Startups need to keep in mind that large corporations are burdened by both their KPIs and the neverending demand for ROI, meaning that startups must seek out the common interest between both parties to further incentivize the conversation.

As the number one incubator in the world for six years in a row, Microsoft is acting as a major driving force for startups – providing necessary resources such as marketing, network, and business models and technology to promote startup development to a new level. Lin Tan, CEO of Residence of Microsoft Accelerator, pointed out that the purpose of collaboration between large corporations and startups is to establish a new industry ecosystem for Microsoft. “Utilizing all sorts of investment to connect businesses, VCs and startups, improving Microsoft has impacts across the business sector,” she explained.

Finally, large corporation representatives wrapped up the panel with a call for action. While seeking for investment and collaboration opportunities with big companies, startups need to keep in mind that large corporations are burdened by both their KPIs and the neverending demand for ROI, meaning that startups must seek out the common interest between both parties to further incentivize the conversation.

Startups: Calling for More Efficient Conversations and Mutual Understanding from Large Corps

Jackie Luan, Founder & CEO of LaVector Technologies, also a Yale alumnus, categorized the collaboration process into three steps.

  1. Handshaking: contact large companies through activities, road shows and other networking activities; and introduce your own project/products.
  2. Dating: in-depth conversations with large corporations.
  3. Integration: activate resources from both sides to achieve better outcomes; two companies collaborate on a strategic level.

In addition to posing these steps, Luan also mentioned that effective communication is crucial during the “Dating” process, particularly for tech-oriented companies. Program officers and directors from both sides should be informed of all information and requirements to avoid unnecessary conflicts. Yet, in the reality, large corporations and startups might find it hard to communicate in the same business language.

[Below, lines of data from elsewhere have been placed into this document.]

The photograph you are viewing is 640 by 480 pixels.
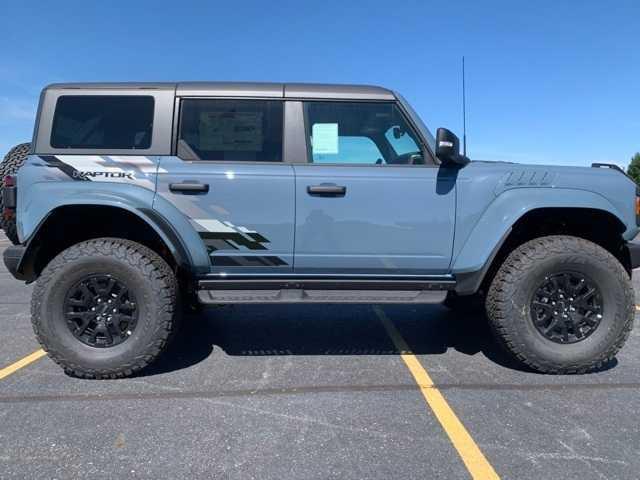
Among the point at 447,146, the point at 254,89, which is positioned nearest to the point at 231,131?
the point at 254,89

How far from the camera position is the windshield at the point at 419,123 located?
3620mm

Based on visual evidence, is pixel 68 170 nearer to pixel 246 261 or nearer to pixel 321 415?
pixel 246 261

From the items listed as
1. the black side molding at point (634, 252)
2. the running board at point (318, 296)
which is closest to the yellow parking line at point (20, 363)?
the running board at point (318, 296)

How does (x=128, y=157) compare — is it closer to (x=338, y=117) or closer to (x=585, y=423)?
(x=338, y=117)

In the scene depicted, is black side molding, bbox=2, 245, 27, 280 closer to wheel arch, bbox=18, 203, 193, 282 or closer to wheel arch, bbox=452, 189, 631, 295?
wheel arch, bbox=18, 203, 193, 282

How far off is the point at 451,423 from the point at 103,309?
244 cm

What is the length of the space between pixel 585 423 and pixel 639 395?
679mm

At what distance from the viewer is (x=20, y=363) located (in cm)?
371

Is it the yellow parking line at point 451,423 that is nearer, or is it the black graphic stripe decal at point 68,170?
the yellow parking line at point 451,423

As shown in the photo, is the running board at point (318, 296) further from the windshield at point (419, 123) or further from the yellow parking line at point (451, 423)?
the windshield at point (419, 123)

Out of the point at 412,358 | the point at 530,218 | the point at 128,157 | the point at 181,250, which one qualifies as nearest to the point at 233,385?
the point at 181,250

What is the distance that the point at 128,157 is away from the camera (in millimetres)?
3408

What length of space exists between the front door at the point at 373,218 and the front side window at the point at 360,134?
9cm

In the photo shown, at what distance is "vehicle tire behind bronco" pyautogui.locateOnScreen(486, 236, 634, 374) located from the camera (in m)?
3.41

Ye Wang, Founder & CEO AppAdhoc (Yaohe Technology) and a Yale alumnus, explained that startups have different corporate cultures, thoughts, and business environments from large corporations, and thus both sides should consider each other’s distinct viewpoints to reduce friction and improve communication efficiency. He also stated that during the dating and integration process, large corporations should be more empathetic to the limited resources of startups, and startups should stay open and active to new business and management models so as to strengthen their connections with large corporations.

AmCham China would like to thank the speakers for sharing their successes, failures, and best takeaways from a diverse range of collaboration practices, finding that technology and innovation are indispensable for any companies to be sustainable and continuously competitive in the market.

 


 

Launched in 2018, AmCham China Technology and Innovation Initiative is an insight and collaboration platform designed to help our members and their organizations navigate and take advantage of the impact of disruptive technologies, such as AI, Blockchain, Internet of Things, AR/VR, etc. The Initiative aims to bring together a diverse, cross-sector community of companies applying technologies to innovate in order to share best practices, showcase American technology and innovation at work in China, and deepen relationships between technology providers and adopters. The Digital Circle partners play a leadership role in the AmCham China community to help define activity and policy priorities for the T&I Initiative.